[Written request] Copy the lines word for word, starting at the line that contains "How much separation" and ending with the last line of the records, both included. Leave out the pictures.

[Extracted entries]
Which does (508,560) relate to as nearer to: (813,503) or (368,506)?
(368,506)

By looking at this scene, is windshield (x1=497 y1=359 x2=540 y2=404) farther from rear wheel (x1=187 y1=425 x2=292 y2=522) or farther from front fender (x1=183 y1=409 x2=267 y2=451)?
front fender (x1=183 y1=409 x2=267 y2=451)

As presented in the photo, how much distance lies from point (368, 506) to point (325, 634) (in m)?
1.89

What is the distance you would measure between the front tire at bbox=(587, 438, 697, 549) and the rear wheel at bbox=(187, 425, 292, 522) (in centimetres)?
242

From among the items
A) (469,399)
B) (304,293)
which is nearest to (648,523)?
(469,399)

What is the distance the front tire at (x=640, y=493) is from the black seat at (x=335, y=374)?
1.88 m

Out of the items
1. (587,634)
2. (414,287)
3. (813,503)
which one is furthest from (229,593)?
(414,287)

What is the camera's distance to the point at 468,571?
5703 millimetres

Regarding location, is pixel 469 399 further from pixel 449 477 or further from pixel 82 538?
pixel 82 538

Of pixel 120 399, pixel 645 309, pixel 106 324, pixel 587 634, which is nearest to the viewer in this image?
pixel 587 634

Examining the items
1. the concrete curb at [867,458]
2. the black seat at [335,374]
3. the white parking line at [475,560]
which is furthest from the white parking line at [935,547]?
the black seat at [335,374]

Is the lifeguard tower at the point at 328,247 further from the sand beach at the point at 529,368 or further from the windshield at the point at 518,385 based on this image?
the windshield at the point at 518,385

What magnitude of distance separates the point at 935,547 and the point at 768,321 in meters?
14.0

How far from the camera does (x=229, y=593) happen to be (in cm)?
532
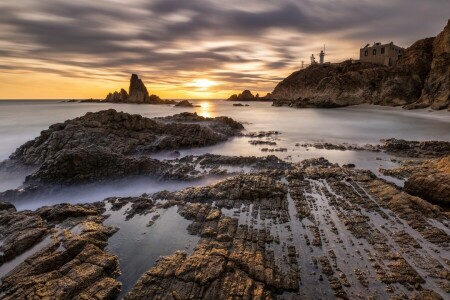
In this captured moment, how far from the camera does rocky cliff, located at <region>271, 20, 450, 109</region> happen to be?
152 feet

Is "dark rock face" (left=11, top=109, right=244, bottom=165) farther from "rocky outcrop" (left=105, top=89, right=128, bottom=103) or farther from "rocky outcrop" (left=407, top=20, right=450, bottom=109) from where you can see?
"rocky outcrop" (left=105, top=89, right=128, bottom=103)

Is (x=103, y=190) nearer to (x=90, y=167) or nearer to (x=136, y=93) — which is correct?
(x=90, y=167)

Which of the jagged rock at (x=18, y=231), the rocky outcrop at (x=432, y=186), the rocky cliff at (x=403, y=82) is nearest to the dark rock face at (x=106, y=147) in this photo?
the jagged rock at (x=18, y=231)

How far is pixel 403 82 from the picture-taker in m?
57.7

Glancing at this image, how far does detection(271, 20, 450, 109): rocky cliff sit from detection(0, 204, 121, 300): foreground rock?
178ft

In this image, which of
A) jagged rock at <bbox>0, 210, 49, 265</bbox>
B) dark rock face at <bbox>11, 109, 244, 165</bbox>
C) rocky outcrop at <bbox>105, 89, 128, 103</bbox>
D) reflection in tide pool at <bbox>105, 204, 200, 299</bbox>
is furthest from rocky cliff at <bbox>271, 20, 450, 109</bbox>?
rocky outcrop at <bbox>105, 89, 128, 103</bbox>

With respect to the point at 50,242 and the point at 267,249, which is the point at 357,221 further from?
the point at 50,242

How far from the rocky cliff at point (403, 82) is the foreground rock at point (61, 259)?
54.3 metres

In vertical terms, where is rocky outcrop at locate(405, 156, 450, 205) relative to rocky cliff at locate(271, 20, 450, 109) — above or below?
below

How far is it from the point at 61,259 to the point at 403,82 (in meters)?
69.2

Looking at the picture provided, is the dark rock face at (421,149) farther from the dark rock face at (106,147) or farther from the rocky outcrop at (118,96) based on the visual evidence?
the rocky outcrop at (118,96)

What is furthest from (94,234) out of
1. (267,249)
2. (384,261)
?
(384,261)

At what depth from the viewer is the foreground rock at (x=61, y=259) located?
5.14 m

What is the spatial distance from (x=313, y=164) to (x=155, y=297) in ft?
38.4
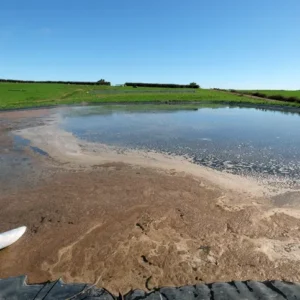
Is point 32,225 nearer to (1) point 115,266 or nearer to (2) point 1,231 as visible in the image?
(2) point 1,231

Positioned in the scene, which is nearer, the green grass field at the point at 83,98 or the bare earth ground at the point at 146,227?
the bare earth ground at the point at 146,227

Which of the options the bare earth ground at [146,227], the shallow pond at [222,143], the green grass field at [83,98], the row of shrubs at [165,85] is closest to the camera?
the bare earth ground at [146,227]

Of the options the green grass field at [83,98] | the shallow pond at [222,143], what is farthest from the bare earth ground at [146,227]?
the green grass field at [83,98]

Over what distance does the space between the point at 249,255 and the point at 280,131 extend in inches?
645

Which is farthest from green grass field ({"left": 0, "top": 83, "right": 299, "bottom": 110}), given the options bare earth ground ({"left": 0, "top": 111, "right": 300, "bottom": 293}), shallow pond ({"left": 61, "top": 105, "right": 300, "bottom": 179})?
bare earth ground ({"left": 0, "top": 111, "right": 300, "bottom": 293})

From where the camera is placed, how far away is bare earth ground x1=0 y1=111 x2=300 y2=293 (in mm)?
5004

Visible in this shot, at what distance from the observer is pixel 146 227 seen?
21.0 feet

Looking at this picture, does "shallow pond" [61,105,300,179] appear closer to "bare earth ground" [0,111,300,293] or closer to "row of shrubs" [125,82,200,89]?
"bare earth ground" [0,111,300,293]

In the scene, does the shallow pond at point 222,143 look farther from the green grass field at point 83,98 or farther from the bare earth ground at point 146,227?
the green grass field at point 83,98

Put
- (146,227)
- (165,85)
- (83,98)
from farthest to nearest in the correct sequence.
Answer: (165,85) < (83,98) < (146,227)

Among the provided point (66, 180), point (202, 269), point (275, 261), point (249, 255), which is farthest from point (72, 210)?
point (275, 261)

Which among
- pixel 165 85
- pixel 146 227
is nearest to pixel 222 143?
pixel 146 227

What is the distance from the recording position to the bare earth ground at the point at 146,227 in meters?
5.00

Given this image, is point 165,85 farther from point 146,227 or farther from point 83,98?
point 146,227
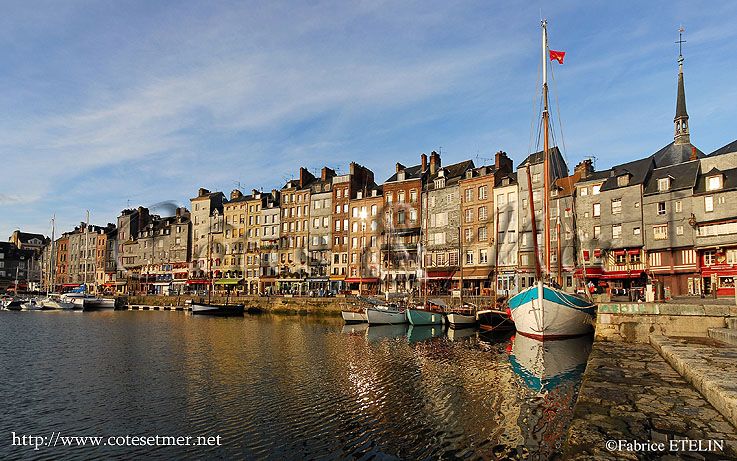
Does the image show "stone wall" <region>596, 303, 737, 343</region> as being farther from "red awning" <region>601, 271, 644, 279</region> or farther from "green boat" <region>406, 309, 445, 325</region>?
"red awning" <region>601, 271, 644, 279</region>

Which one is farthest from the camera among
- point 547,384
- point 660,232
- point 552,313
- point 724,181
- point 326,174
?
point 326,174

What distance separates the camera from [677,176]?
50344 millimetres

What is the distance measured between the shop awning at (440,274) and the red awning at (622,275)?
19.2m

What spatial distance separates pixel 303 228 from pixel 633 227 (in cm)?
5131

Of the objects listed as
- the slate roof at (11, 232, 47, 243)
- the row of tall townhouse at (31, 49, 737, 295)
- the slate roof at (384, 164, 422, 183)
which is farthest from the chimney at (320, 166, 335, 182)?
the slate roof at (11, 232, 47, 243)

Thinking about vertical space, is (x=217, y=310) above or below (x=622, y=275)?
below

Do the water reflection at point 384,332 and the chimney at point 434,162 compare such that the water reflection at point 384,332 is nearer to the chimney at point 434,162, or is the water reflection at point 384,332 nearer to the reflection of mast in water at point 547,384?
the reflection of mast in water at point 547,384

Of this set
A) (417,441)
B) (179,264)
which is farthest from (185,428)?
(179,264)

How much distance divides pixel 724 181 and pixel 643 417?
46.9 m

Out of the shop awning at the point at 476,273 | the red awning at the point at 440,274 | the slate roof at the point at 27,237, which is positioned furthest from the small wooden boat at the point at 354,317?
the slate roof at the point at 27,237

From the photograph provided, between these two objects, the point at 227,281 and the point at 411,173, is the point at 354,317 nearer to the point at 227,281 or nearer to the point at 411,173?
the point at 411,173

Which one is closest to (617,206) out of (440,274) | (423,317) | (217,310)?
(440,274)

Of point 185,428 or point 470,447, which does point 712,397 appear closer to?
point 470,447

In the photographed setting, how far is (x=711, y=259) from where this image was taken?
46000 mm
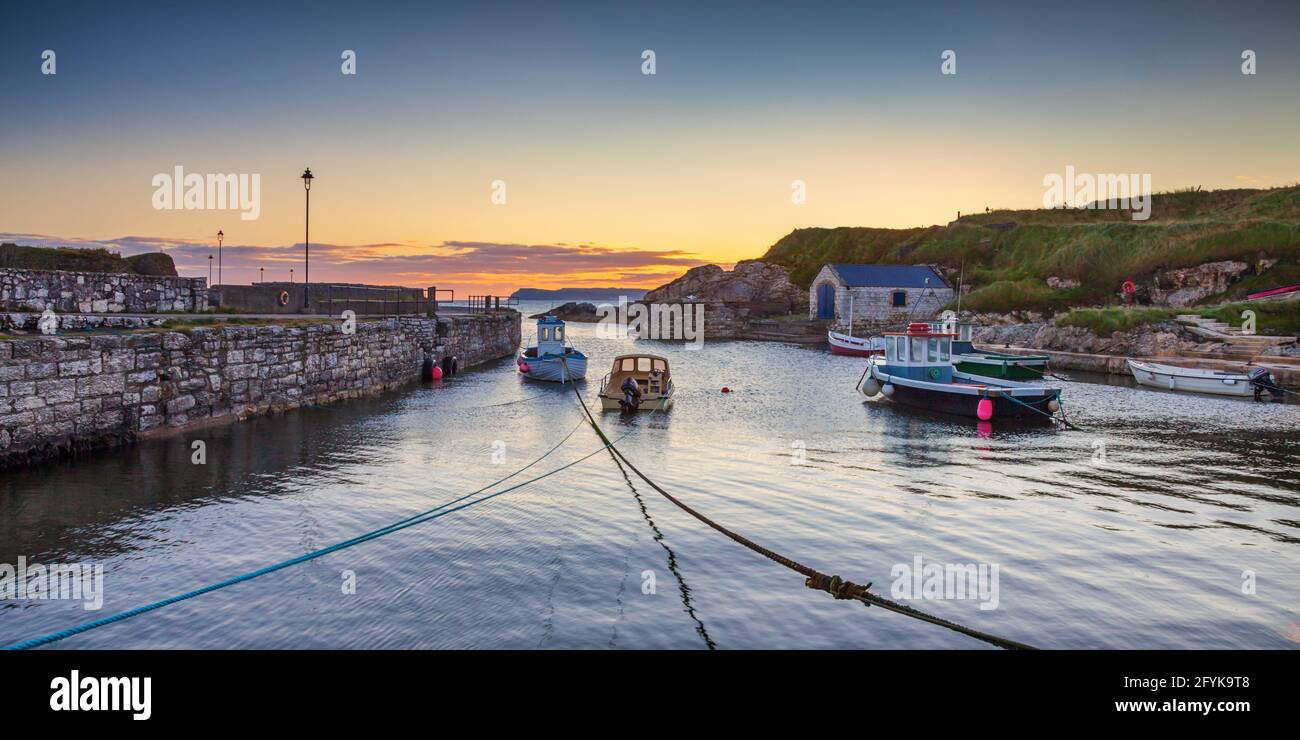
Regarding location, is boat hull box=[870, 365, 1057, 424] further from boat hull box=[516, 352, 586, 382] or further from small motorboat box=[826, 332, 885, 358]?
small motorboat box=[826, 332, 885, 358]

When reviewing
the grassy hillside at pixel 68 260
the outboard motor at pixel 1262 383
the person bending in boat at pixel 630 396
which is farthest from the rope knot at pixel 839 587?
the outboard motor at pixel 1262 383

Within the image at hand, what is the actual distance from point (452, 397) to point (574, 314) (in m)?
132

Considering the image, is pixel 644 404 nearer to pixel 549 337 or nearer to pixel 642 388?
pixel 642 388

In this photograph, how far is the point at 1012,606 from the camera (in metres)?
10.1

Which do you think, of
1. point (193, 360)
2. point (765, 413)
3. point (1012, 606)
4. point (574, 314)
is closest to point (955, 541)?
point (1012, 606)

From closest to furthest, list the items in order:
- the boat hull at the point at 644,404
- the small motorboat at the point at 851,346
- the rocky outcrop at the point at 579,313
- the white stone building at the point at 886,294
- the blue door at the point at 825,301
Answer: the boat hull at the point at 644,404 → the small motorboat at the point at 851,346 → the white stone building at the point at 886,294 → the blue door at the point at 825,301 → the rocky outcrop at the point at 579,313

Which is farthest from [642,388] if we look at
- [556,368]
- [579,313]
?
[579,313]

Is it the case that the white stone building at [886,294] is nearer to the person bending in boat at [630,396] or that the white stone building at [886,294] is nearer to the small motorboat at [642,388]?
the small motorboat at [642,388]

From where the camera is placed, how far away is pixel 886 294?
7912 centimetres

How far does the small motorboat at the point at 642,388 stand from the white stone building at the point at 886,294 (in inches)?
1959

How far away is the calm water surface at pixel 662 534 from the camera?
923 cm

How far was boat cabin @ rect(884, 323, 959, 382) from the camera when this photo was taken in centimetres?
3147

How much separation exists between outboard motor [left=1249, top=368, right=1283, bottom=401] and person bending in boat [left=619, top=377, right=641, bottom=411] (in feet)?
85.4
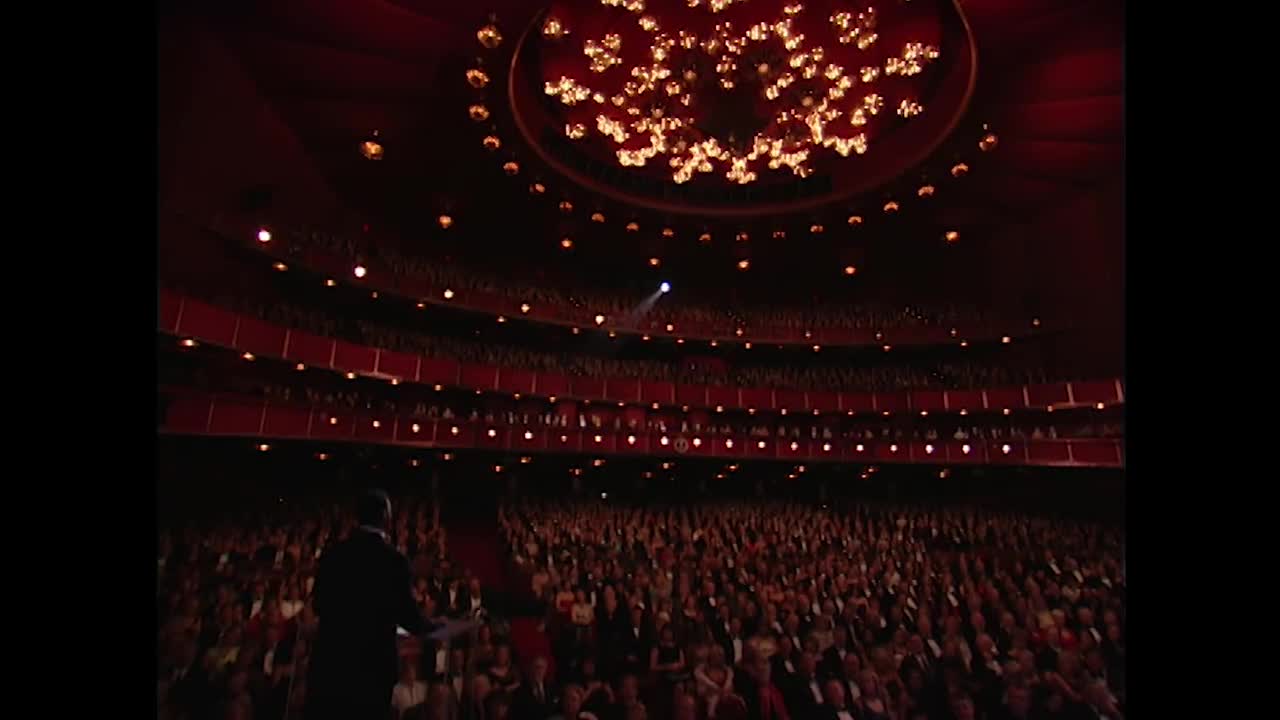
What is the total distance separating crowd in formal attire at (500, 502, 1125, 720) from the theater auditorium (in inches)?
2.1

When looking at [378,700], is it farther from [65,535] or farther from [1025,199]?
[1025,199]

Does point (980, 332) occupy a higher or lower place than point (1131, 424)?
higher

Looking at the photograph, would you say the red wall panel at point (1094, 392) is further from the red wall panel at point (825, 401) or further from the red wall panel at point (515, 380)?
the red wall panel at point (515, 380)

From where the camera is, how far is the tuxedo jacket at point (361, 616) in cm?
486

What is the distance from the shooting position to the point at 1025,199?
1116 centimetres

[Complete answer]
How much separation exists between outboard motor [left=1249, top=368, right=1283, bottom=401] and person bending in boat [left=619, top=377, right=641, bottom=411] (in feet)?
85.4
What is the total distance separating crowd in formal attire at (500, 502, 1125, 720) from the theater auditorium (in inches)?
2.1

When looking at [378,700], is it farther from [65,535] or farther from [1025,199]?
[1025,199]

Does point (980, 332) occupy a higher or lower place than point (1131, 424)?
higher

Looking at the photograph, would you say the red wall panel at point (1094, 392) is further from the red wall panel at point (825, 401) or further from the red wall panel at point (515, 380)?
the red wall panel at point (515, 380)

From where the camera is, how far is the tuxedo jacket at point (361, 616) in cm?
486

What is the distance from the shooting position to the point at 1025,199?
1116 centimetres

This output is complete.